Find Exponential of a column in Pandas-Python
Last Updated :
02 Jul, 2021
Let’s see how to find Exponential of a column in Pandas Dataframe. First, let’s create a Dataframe:
Python3
import pandas as pd
import numpy as np
values = [ [ 'Rohan' , 5 , 50.59 ], [ 'Elvish' , 2 , 90.57 ],
[ 'Deepak' , 10 , 98.51 ], [ 'Soni' , 4 , 40.24 ],
[ 'Radhika' , 1 , 99.05 ], [ 'Vansh' , 15 , 85.56 ] ]
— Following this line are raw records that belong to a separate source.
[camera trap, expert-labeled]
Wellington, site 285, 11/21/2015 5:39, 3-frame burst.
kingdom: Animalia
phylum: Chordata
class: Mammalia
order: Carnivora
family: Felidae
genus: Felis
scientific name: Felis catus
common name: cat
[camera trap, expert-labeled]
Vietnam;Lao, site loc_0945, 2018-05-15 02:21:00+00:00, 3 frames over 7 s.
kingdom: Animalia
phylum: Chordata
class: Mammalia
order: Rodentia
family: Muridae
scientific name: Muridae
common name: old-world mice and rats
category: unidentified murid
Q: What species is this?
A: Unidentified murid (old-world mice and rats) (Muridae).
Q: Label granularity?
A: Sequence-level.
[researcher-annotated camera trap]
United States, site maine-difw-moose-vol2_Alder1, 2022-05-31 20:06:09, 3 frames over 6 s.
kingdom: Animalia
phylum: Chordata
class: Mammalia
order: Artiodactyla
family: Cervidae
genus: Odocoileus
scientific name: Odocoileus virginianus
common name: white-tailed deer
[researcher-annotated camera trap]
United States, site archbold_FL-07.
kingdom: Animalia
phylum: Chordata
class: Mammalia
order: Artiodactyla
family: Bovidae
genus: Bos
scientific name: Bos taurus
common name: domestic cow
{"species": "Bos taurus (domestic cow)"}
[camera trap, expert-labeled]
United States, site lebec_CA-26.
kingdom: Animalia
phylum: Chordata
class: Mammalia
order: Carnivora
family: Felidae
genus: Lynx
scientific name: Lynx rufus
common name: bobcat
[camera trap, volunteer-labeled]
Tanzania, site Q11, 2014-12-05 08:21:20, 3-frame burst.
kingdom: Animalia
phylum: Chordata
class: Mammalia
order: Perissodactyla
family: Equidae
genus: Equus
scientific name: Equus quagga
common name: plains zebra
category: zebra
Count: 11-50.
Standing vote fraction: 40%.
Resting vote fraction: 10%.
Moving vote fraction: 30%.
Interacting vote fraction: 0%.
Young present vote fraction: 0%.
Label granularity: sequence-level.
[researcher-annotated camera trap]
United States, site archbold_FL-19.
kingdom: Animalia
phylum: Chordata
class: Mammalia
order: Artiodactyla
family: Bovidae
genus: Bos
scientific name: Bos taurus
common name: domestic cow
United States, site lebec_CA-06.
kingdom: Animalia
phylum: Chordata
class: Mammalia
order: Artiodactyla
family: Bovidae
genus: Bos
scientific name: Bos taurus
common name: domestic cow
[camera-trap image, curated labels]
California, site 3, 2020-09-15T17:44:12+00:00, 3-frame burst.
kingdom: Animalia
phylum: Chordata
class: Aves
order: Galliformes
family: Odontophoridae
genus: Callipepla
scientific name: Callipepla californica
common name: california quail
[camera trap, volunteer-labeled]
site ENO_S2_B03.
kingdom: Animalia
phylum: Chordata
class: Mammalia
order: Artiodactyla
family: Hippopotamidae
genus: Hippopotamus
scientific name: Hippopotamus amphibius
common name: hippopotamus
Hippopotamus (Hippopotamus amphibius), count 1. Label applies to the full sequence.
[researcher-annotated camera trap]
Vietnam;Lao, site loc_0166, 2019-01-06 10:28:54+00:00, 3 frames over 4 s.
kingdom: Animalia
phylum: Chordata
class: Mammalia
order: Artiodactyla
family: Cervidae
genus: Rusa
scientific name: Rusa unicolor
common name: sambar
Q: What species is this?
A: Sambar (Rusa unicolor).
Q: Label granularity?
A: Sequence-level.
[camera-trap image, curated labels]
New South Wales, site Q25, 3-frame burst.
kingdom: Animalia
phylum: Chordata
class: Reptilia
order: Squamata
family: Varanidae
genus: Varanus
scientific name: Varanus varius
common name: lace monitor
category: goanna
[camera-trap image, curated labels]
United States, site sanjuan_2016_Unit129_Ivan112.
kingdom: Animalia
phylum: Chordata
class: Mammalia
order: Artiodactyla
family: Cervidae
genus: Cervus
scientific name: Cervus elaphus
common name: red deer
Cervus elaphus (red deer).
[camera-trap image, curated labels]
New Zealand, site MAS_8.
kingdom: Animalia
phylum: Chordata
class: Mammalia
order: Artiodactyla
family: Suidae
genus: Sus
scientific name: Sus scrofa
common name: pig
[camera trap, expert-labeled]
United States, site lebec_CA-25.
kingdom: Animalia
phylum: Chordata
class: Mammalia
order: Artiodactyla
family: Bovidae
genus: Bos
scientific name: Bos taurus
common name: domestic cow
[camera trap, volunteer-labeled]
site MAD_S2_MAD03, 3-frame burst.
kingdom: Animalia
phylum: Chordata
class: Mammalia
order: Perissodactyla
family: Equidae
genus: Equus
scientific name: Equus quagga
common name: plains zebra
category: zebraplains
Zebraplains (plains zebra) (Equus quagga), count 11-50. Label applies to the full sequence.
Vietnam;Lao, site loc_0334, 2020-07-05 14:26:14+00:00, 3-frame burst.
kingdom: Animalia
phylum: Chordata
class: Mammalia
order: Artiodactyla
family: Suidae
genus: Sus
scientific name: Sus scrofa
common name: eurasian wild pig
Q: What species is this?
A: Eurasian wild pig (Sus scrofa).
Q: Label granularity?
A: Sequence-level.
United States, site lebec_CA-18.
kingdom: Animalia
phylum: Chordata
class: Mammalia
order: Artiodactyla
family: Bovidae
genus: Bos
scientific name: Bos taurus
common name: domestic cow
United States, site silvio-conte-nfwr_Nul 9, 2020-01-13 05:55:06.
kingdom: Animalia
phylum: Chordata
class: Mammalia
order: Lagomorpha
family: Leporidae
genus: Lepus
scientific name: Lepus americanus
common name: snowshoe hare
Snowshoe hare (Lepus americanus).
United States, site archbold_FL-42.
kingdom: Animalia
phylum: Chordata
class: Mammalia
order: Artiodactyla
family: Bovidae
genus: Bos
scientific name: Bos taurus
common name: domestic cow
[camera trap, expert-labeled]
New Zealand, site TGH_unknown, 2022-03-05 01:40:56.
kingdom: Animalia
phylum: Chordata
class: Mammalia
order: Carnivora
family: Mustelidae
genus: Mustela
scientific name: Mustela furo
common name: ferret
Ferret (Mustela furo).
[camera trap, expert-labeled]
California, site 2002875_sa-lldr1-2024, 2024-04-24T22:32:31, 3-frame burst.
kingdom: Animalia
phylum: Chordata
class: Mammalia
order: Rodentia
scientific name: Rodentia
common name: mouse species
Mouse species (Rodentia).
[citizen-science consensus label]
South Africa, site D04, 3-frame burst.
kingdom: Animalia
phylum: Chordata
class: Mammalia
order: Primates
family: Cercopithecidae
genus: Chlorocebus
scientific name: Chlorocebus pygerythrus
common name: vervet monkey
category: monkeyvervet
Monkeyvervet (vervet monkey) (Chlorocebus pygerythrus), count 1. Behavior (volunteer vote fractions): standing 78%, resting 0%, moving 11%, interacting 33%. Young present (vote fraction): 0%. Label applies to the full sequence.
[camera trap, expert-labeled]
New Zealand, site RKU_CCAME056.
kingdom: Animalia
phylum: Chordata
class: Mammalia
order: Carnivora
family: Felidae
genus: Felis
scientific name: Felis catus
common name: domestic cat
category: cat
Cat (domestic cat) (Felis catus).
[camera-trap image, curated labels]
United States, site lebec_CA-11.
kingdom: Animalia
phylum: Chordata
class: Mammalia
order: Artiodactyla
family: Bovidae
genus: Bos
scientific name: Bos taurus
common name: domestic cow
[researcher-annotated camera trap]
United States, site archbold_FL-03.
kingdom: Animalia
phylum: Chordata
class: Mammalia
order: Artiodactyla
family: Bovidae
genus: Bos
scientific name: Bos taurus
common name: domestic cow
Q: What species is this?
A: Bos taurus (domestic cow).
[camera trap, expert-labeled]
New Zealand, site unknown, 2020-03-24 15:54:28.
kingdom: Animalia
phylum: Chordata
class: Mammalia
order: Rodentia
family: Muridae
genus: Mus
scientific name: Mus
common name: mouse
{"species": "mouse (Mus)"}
df = pd.DataFrame(values, columns = [ 'Name' ,
'University_Rank' ,
'University_Marks' ])
df
|
Output:
The exponential of any column is found out by using numpy.exp() function. This function calculates the exponential of the input array/Series.
Syntax: numpy.exp(array, out = None, where = True, casting = ‘same_kind’, order = ‘K’, dtype = None)
Return: An array with exponential of all elements of input array/Series.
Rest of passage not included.